▸ **REQUIRED ACTION 1**: According to the citation for the transplantation study, in which journal was the article published?
▸ **REQUIRED ACTION 2**: Write out the part of the transplantation study citation between "Myeloablative hematopoietic stem" and "of Science (PLoS)", inclusive.

▸ **DOCUMENT EXCERPT**:
Myeloablative hematopoietic stem cell transplantation improves survival but is not curative in a pre-clinical model of myelodysplastic syndrome

• Published in: PloS one Vol. 12; no. 9; p. e0185219
• Main Authors: Chung, Yang Jo, Fry, Terry J, Aplan, Peter D
• Format: Journal Article
• Language: English
• Published: United States Public Library of Science 27.09.2017; Public Library of Science (PLoS)

▸ **RECORDS SUPPLIED**:
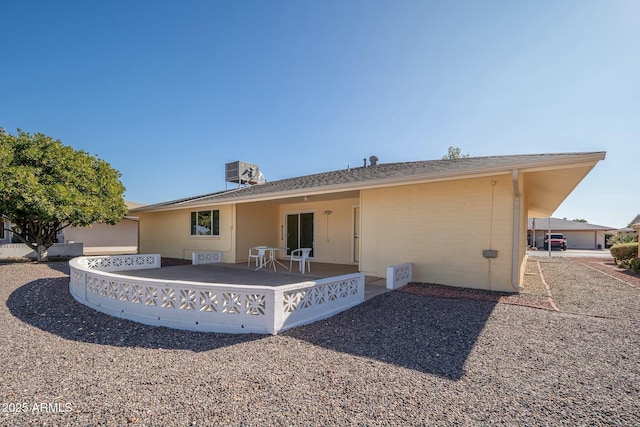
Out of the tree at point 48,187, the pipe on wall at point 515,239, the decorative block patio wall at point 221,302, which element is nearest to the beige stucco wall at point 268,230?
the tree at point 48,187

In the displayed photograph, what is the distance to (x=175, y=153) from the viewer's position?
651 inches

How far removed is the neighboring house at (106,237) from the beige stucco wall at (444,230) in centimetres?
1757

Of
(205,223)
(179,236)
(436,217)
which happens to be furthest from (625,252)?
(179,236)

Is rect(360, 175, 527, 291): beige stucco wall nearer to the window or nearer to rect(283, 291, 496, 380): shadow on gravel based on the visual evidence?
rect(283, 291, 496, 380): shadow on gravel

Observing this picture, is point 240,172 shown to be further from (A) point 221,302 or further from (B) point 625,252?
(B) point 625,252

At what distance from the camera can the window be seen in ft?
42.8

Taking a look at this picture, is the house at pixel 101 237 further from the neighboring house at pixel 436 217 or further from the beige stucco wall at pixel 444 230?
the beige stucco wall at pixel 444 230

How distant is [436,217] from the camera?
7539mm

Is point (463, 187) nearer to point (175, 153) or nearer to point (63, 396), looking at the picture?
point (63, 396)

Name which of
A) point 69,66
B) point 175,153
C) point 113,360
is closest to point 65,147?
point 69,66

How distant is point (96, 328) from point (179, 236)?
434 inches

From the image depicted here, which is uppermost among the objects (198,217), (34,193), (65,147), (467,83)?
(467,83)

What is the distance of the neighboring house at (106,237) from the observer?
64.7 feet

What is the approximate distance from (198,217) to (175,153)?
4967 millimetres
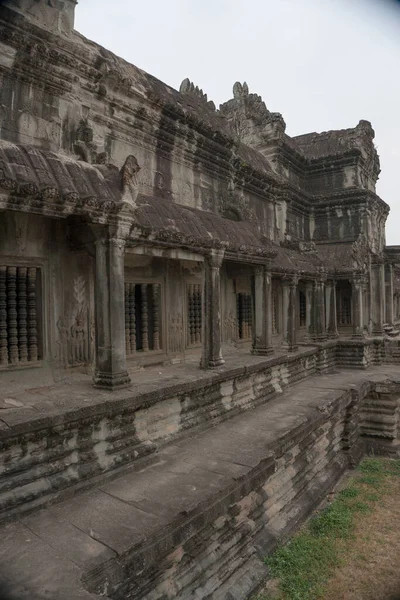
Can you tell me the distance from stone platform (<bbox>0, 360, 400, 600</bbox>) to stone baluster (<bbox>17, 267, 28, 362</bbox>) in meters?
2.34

* * *

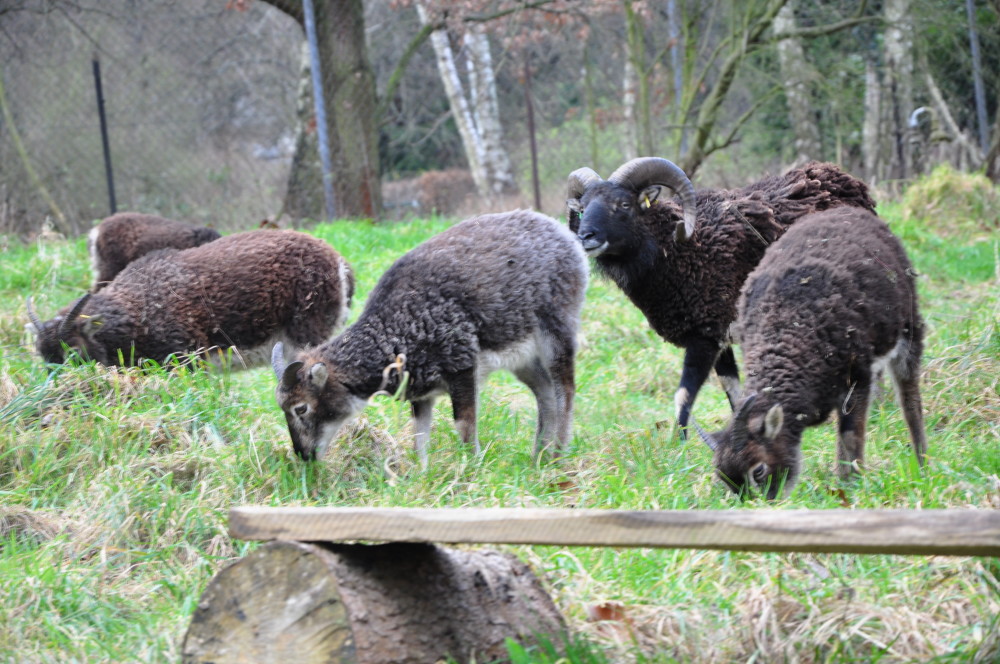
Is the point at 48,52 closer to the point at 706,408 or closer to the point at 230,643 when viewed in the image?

▸ **ANSWER SPACE 1**: PloS one

▸ **ANSWER SPACE 2**:
Myeloablative hematopoietic stem cell transplantation improves survival but is not curative in a pre-clinical model of myelodysplastic syndrome

• Published in: PloS one Vol. 12; no. 9; p. e0185219
• Main Authors: Chung, Yang Jo, Fry, Terry J, Aplan, Peter D
• Format: Journal Article
• Language: English
• Published: United States Public Library of Science 27.09.2017; Public Library of Science (PLoS)